I was at the RNC’s winter meeting in 2007, immediately following their electoral drubbing the previous year, interning for ABC News. There, I watched Ken Mehlman, manager of the 2004 Bush-Cheney campaign and then the outgoing RNC chair, give a speech on expanding the GOP’s appeal beyond its base. Even then, it struck me as out of place.
Yes, this RNC meeting was full of despondency, reevaluation and the nursing of wounds, but even following a massive defeat in which the GOP had lost both houses of Congress in an anti-Bush-fueled sweep, the usual Republican mise en scène was still boldly on display: rich, white, Christian men feeling pretty good about being rich, white, Christian and male.
But Mehlman not only gave the standard “we didn’t connect with voters” postmortem speech that many others gave, he also ran through a list the groups with which the RNC had allegedly made new inroads under his reign (though electoral results belied this). He made a particular point of holding up radical Islam as the real enemy of America, and underscored some its more heinous ideological planks.
Some of the most offensive features of Islamic fascist ideology are its religious intolerance, its gender apartheid, and its homophobia.
Needless to say, this was not a hallelujah moment in the ballroom. You might expect that the tension rose in the room as the man who helped glide George W. Bush to victory in 2004 by wafting on these very winds of bigotry belched from the GOP base, but instead I recall that in the room there emerged almost a collective smirk from the attendees. Not only did no one take this seriously — attacking religious pluralism, gender equality and homosexuality was this party’s bread and butter after all — but there seemed to be a sense that no one was surprised to hear this sentiment (resist the terrorists for the ways they resemble us) from Ken Mehlman.
Mehlman’s recently-revealed homosexuality has been one of those “secrets” that is not really a secret; a secret only in that he had never admitted it, but seemed to be mostly understood or at least suspected by the DC establishment. I think to many, his official outing will serve as some kind of opportunity to bridge differences between the GLBT community and the GOP, a way to make the notion of homosexuality less threatening to certain unenlightened Americans. If so, I suppose that’s a good thing.

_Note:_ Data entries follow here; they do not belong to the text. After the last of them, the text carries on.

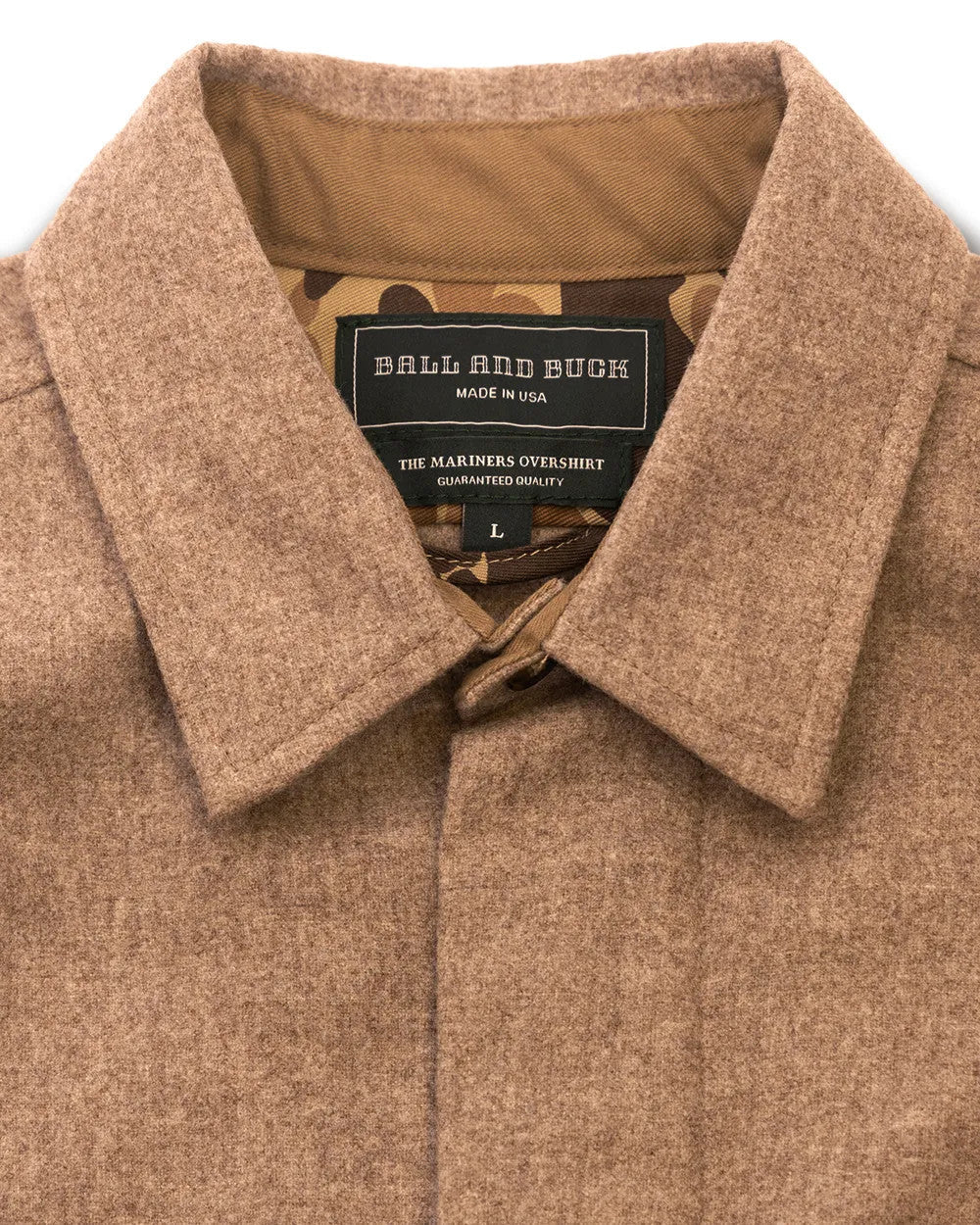 Mariners Overshirt - Merino Wool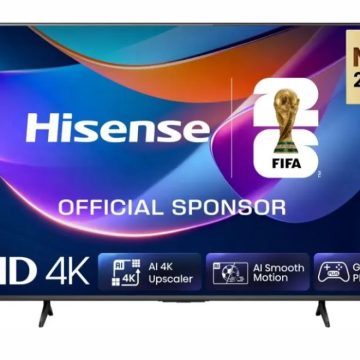 65-инчов 4K UHD Smart TV Hisense 65A6S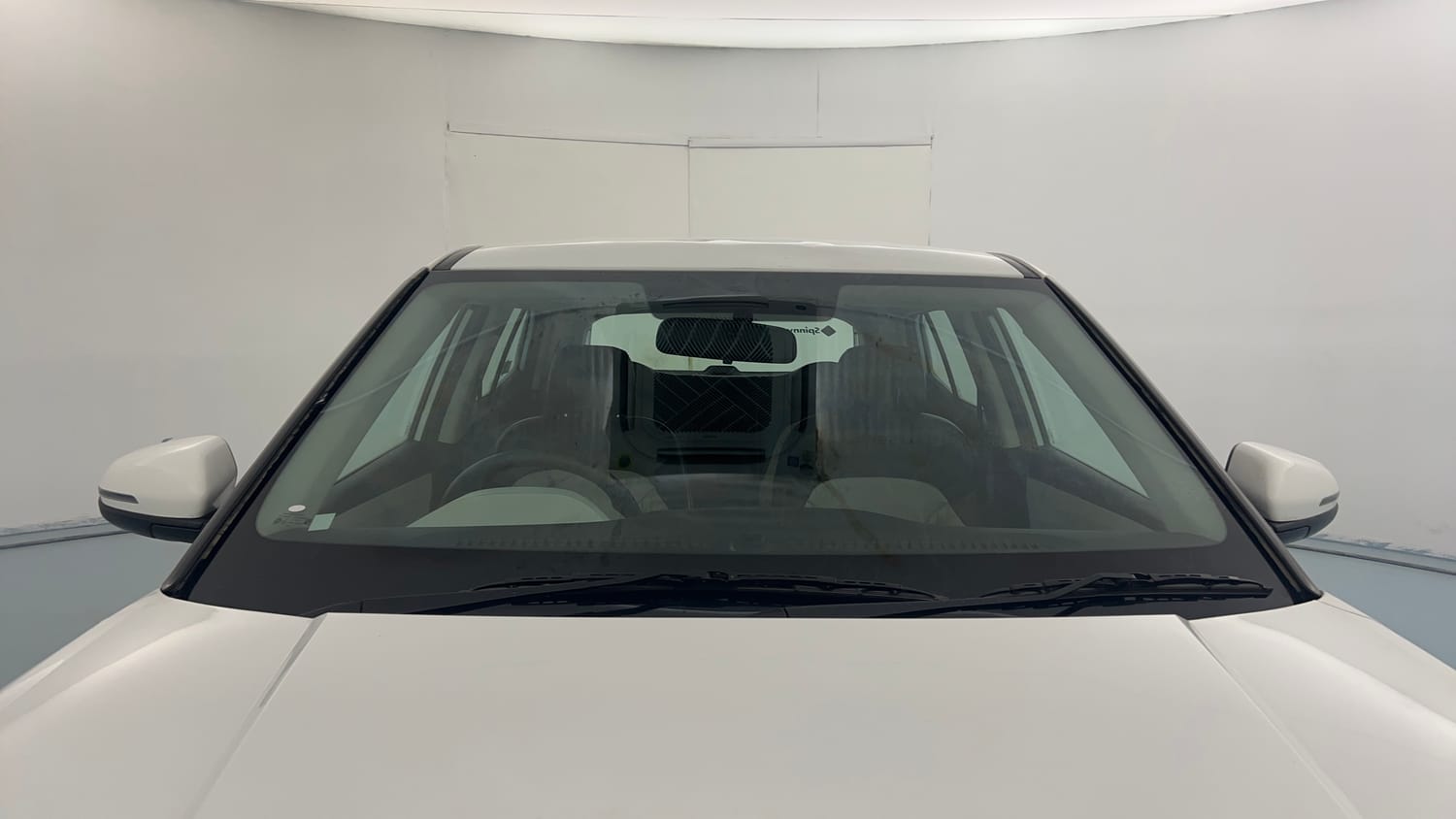 Used 2022 Hyundai Creta EX 1.5 Diesel Diesel Manual exterior FRONT WINDSHIELD VIEW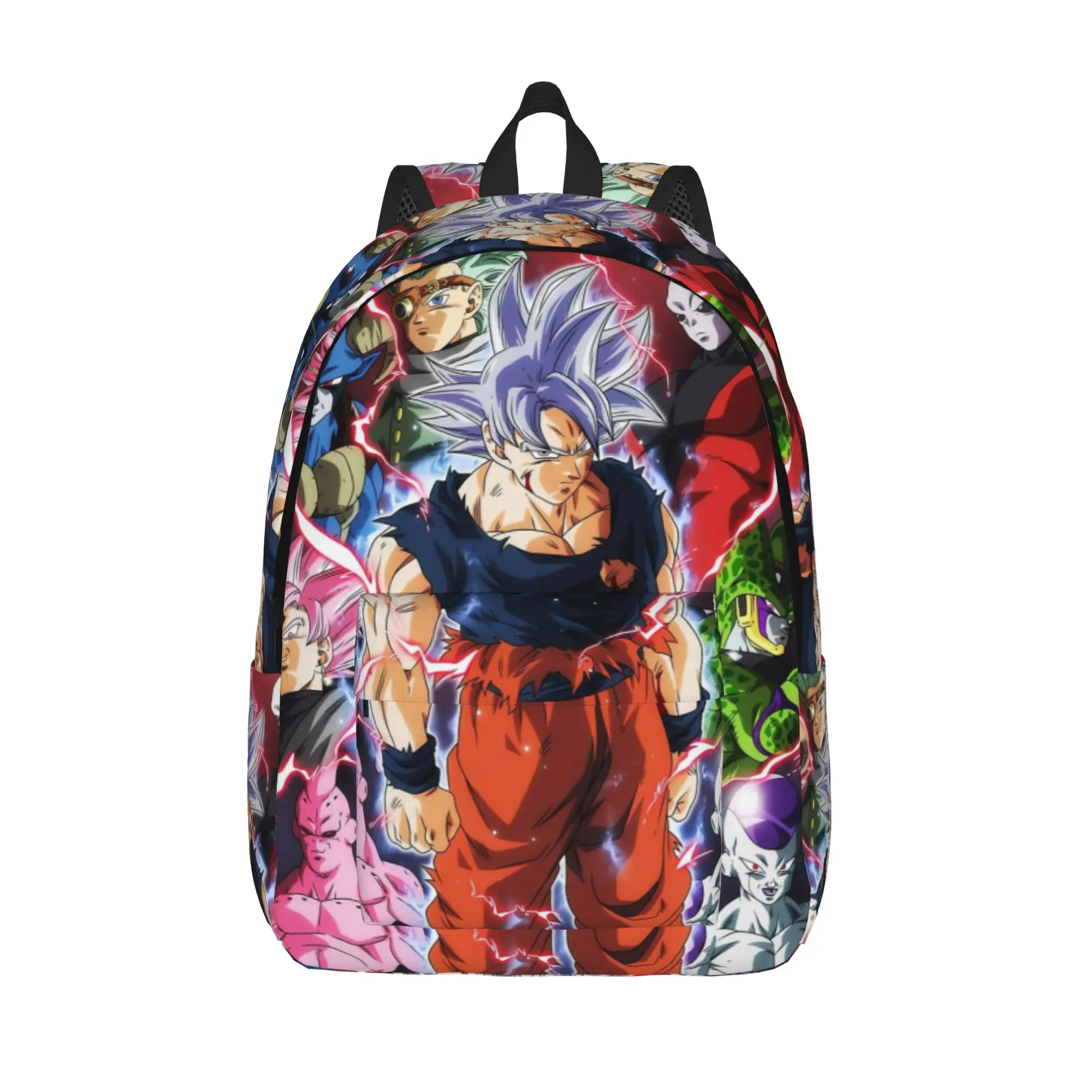 dragon goko dragonballz dragonball  Backpack for Men Women Casual High School Work Daypack  College Shoulder Bag Gift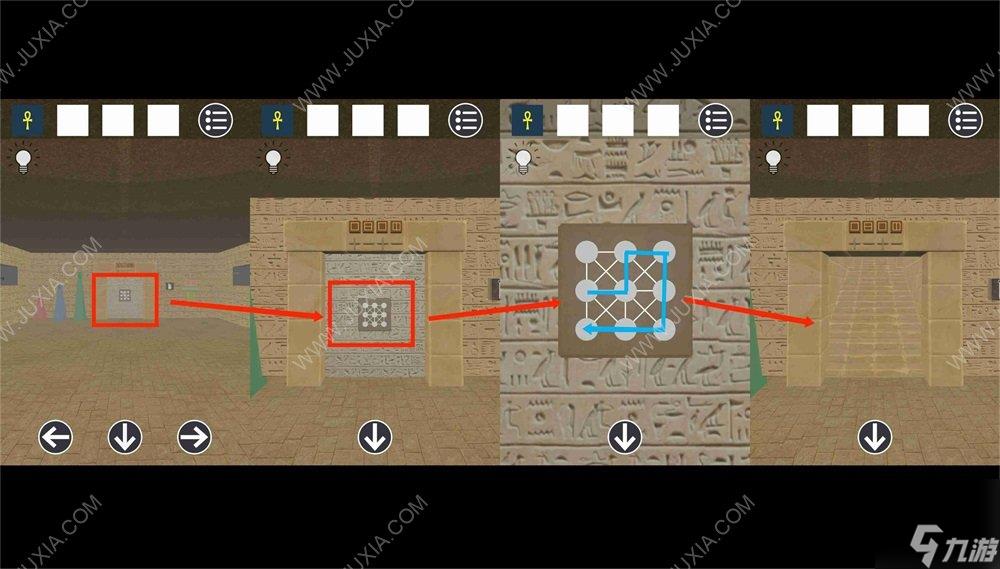 逃脱古埃及金字塔攻略上 密码解谜图文流程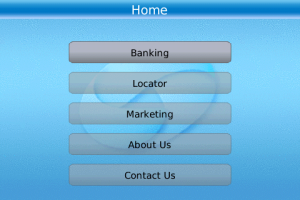 FIGFCU for blackberry app Screenshot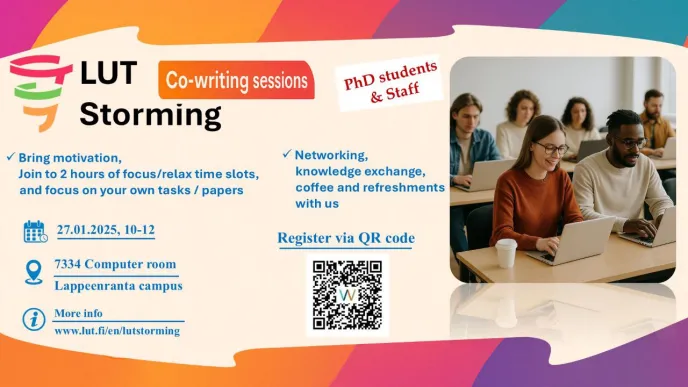 LUTStorming Co-Writing info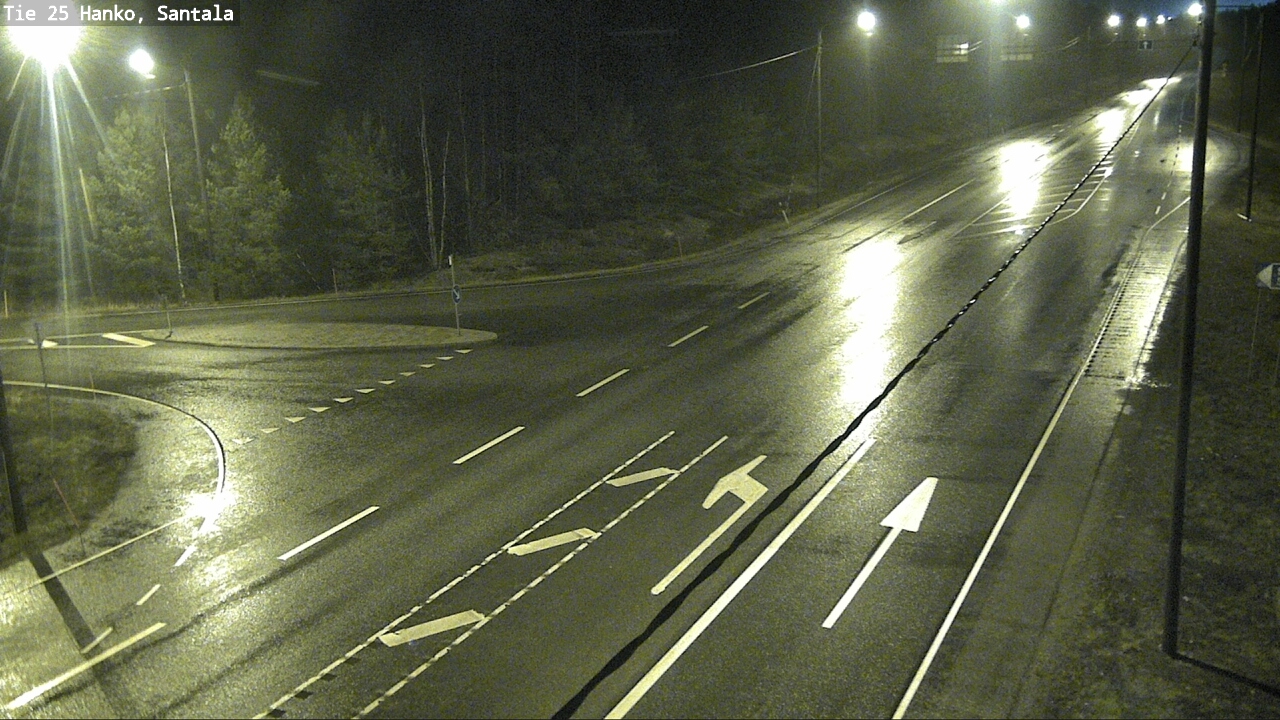 Weather Camera Image Road 25 Hanko, Santala, Hanko, Uusimaa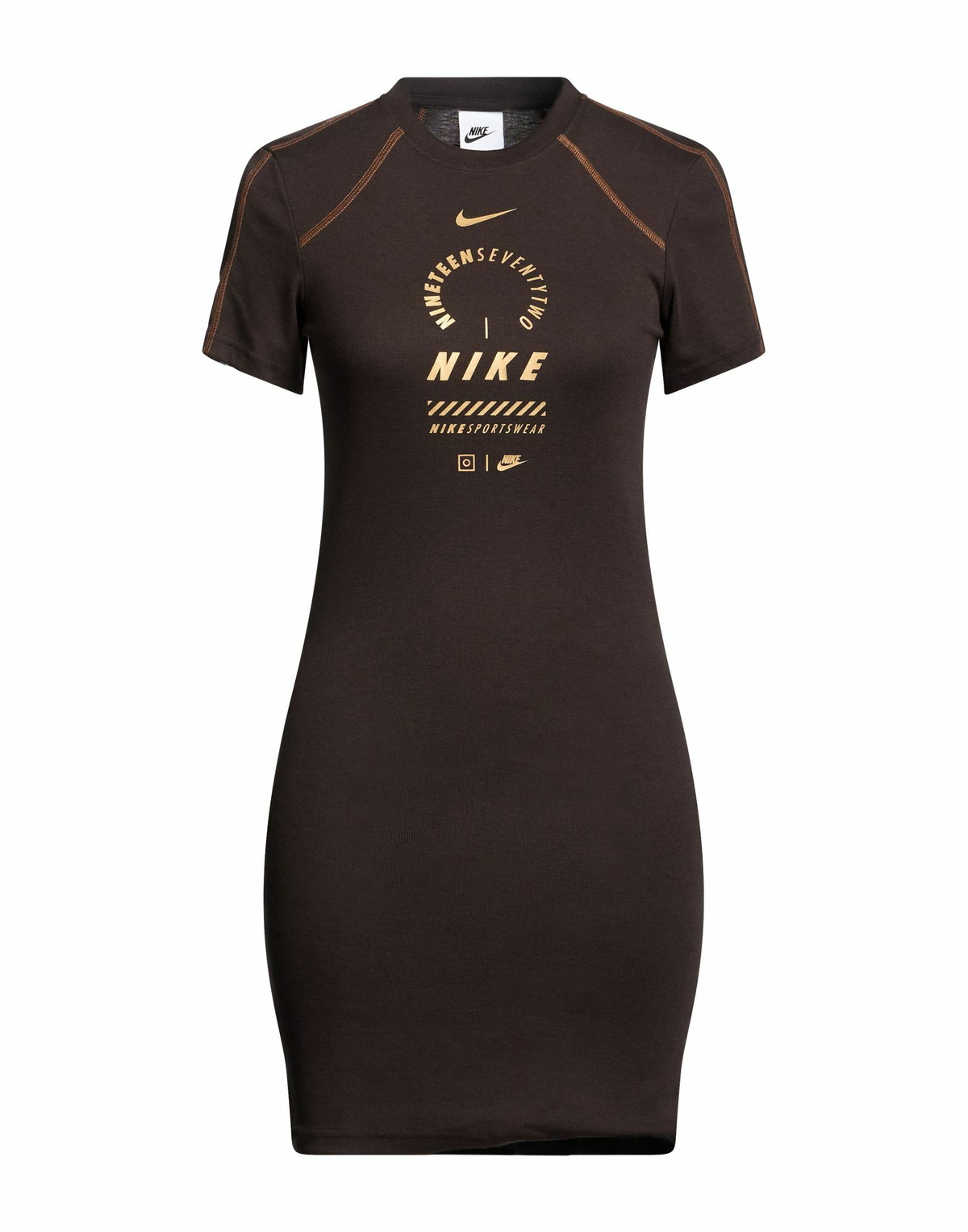 Nike Womens Mini dress in Brown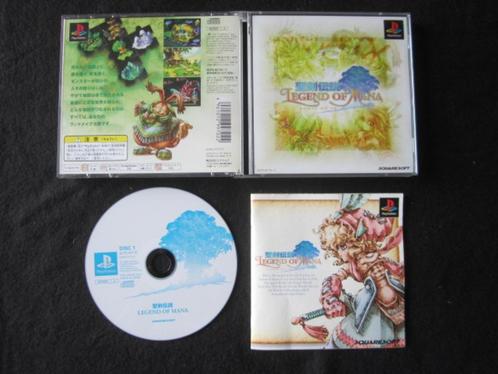 Legend of Mana PS1 Playstation 1, Spelcomputers en Games, Games | Sony PlayStation 1, Nieuw, Role Playing Game (Rpg), 1 speler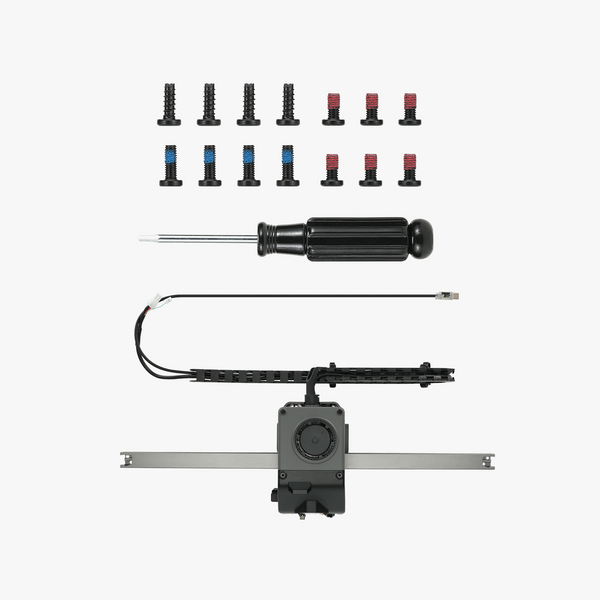 H2D Tool Head with X-Axis Assembly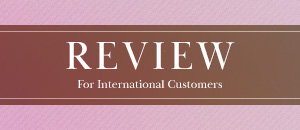 REVIEW（外国人向け）
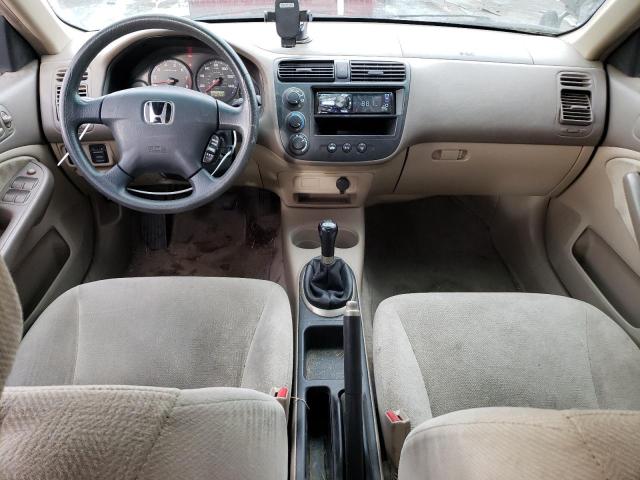 Photo 8 from auction – 2001 HONDA CIVIC LX with VIN 2HGES15541H526995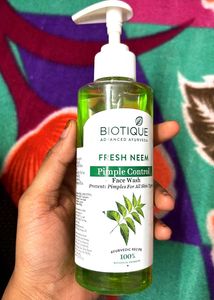 Biotique Neem Face Wash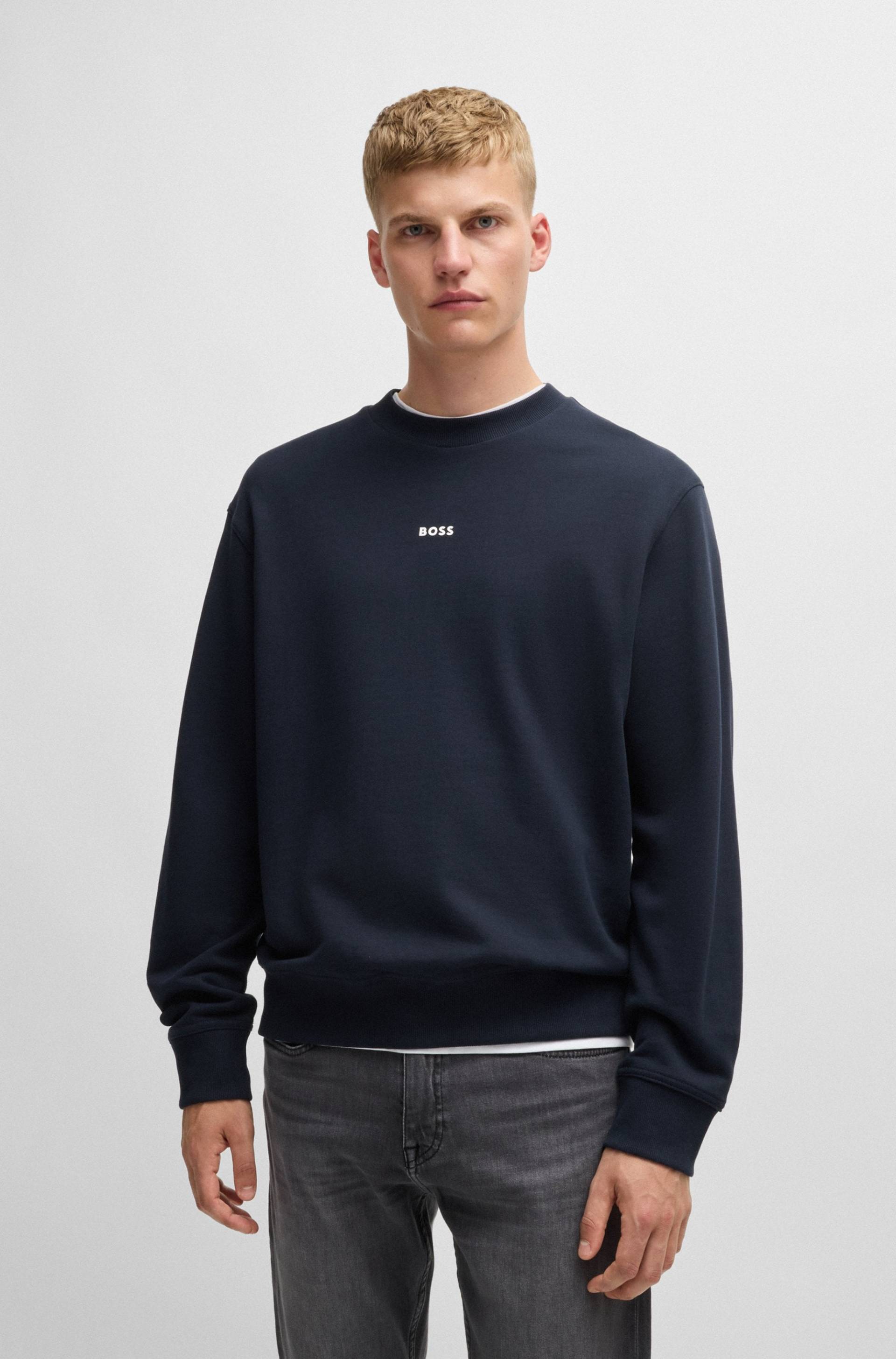 BOSS ORANGE Sweatshirt »WeSmallcrew«, mit Logo auf der Brust BOSS ORANGE Sweatshirt »WeSmallcrew«, mit Logo auf der Brust von BOSS ORANGE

But you will not see me congratulating Mehlman on his coming out, on his supposedly recent self-realization. He claims these days to support equal marriage rights for gays, for example, and that’s fine. Every new supporter helps the cause.
But the GLBT community and its allies owe no thanks, no support, no loyalty to Ken Mehlman. As a leader of the team that kept George W. Bush politically afloat in the middle of the decade, Mehlman bears heavy responsibility for the tactics used toward that end. Mehlman worked to re-elect a president who used the power of his office to support an anti-gay amendment to the U.S. Constitution…actually encouraging the use of the document that bestows rights upon Americans to codify bigotry. He was there when Karl Rove and company worked to place anti-gay referenda on swing state ballots in order to boost the turnout of the bigot vote.
Mehlman did nothing to stop any of this, not publicly anyway. He never spoke out or resigned in protest as anyone with any scruples or courage would have done. It would have been simple, brave, and grave for him to do so. Put aside whether or not he was personally “out” at the time. Just imagine him declaring, “I cannot be a part of a campaign that seeks to elect a U.S. president by demonizing and persecuting an unfairly maligned American minority group.”
Instead, we got a president and a party electorally buoyed, as usual, by hate of the other. As Mehlman never spoke against this, he was a coward. If Mehlman was trying to change things from the inside, he was a failure. Years spent at the very center of power, Mehlman did nothing for those who most needed his influence.
So Ken: Thanks for, precisely, nothing.